May 31, 2010
Bill and Tony: the wrong special relationship
The Special Relationship is Peter Morgan's first misfire, I think: a perfectly acceptable 90 minutes of television but nothing more, with none of the inspired guesswork that illuminated his scripts for The Queen and, to a lesser degree, Frost-Nixon. Hope Davis's Hillary Clinton was the highlight, thanks not to any great feat of vocal mimicry but to a series of beautifully skipped beats, in which she simply pauses, or looks off-stage and you see the Clinton super-computer whirr into action. She blinks bad information away. Dennis Quaid, as Bill, is buried under too much make-up and too concentrated on the voice; some crucial mercury was missing, along with his striking gift for intimacy, but then that may well have been Morgan's script, which too often attempted to pass off rampant editorialising and exposition as inside dish from the corridors of power. I lost count of the number of times Bill helpfully summarised Tony's motives for us. What The Special Relationship lacked, in fact, was any feel for the relationship at its centre. Bill was commanding; Tony unctuous; the two traded favors, and that was that. The random events of a single term in office (Ireland, Lewinsky, Kosovo) didn't add up to the shapeliness of good drama.
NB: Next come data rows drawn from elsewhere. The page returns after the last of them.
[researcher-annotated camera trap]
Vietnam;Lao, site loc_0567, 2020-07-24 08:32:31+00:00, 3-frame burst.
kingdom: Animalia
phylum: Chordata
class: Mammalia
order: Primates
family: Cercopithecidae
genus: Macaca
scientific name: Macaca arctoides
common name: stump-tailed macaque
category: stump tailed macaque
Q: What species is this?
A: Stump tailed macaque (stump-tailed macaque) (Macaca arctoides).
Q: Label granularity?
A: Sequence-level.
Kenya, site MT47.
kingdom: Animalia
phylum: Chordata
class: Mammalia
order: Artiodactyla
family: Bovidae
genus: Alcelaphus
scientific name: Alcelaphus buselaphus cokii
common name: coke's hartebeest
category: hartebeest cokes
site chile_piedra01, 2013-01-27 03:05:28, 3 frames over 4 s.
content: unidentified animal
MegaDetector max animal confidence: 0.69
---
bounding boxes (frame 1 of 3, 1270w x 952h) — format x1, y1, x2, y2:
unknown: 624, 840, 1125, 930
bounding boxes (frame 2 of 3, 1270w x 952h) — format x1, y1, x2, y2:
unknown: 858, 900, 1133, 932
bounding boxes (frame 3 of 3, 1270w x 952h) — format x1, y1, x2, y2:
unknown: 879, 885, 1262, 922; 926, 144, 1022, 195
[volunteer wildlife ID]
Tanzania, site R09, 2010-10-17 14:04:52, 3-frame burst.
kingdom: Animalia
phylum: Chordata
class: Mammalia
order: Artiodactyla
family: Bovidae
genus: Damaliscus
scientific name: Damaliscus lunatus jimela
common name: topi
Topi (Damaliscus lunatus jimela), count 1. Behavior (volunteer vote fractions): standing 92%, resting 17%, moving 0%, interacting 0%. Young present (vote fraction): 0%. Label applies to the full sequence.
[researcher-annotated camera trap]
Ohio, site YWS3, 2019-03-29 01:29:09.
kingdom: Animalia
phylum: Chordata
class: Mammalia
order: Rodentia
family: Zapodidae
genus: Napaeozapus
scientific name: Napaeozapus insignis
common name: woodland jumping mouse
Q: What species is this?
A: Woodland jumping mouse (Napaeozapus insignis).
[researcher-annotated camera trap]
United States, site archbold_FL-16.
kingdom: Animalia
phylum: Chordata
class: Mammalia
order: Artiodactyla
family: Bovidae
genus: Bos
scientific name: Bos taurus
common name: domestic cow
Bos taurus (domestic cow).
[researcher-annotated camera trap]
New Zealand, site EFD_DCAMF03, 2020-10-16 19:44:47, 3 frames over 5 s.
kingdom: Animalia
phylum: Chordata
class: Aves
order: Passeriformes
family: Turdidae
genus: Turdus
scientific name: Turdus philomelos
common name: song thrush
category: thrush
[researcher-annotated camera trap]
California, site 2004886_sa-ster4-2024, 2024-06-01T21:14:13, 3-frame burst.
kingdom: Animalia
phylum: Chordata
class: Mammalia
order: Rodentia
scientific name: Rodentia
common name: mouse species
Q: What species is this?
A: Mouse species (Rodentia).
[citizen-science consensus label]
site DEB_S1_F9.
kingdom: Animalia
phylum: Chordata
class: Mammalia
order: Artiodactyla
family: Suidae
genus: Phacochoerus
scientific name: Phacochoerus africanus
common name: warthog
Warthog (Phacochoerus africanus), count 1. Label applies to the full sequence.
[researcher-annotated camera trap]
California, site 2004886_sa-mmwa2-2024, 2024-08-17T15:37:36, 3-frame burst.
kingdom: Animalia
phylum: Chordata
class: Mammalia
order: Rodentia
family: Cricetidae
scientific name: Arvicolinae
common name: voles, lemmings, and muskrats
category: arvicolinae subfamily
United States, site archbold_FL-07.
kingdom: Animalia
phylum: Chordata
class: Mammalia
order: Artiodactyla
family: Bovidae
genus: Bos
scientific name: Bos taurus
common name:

Morgan built towards Blair's Chicago speech about Kosovo as an upstart usurpation, the student passing the master, but the angle smacked too much of a Wall Street Journal editorial, rather than an actual flesh-and-blood interaction — a Peggy Noonan column come to life, but lacking a real pulse. Morgan is getting a little bored of Blair, I think; or rather, the closer he gets to the sundering of public sympathy over Iraq the more the urge to lecture takes over. Sheen's public speaking voice for Blair is uncanny — the headmasterly pauses, the staccato phrasing — but in private he's too gushy, the new boy tripping over his laundry. I wanted more cunning, more cool inteligence. As Bush limbered up in the sidelines, joking about toothpaste, you couldn't help but think Morgan had zeroed in on the wrong relationship, too: Bill-Tony was at best a romance twinned with a comedy of errors. The true tragedy was yet to come. Here's an idea for a drama, in fact: a politician trained like a gun-dog on the task of being liked by as wide a number of people as is humanly possible, finds himself despised by the people who elected him to office and has to go slightly mad to accommodate that fact.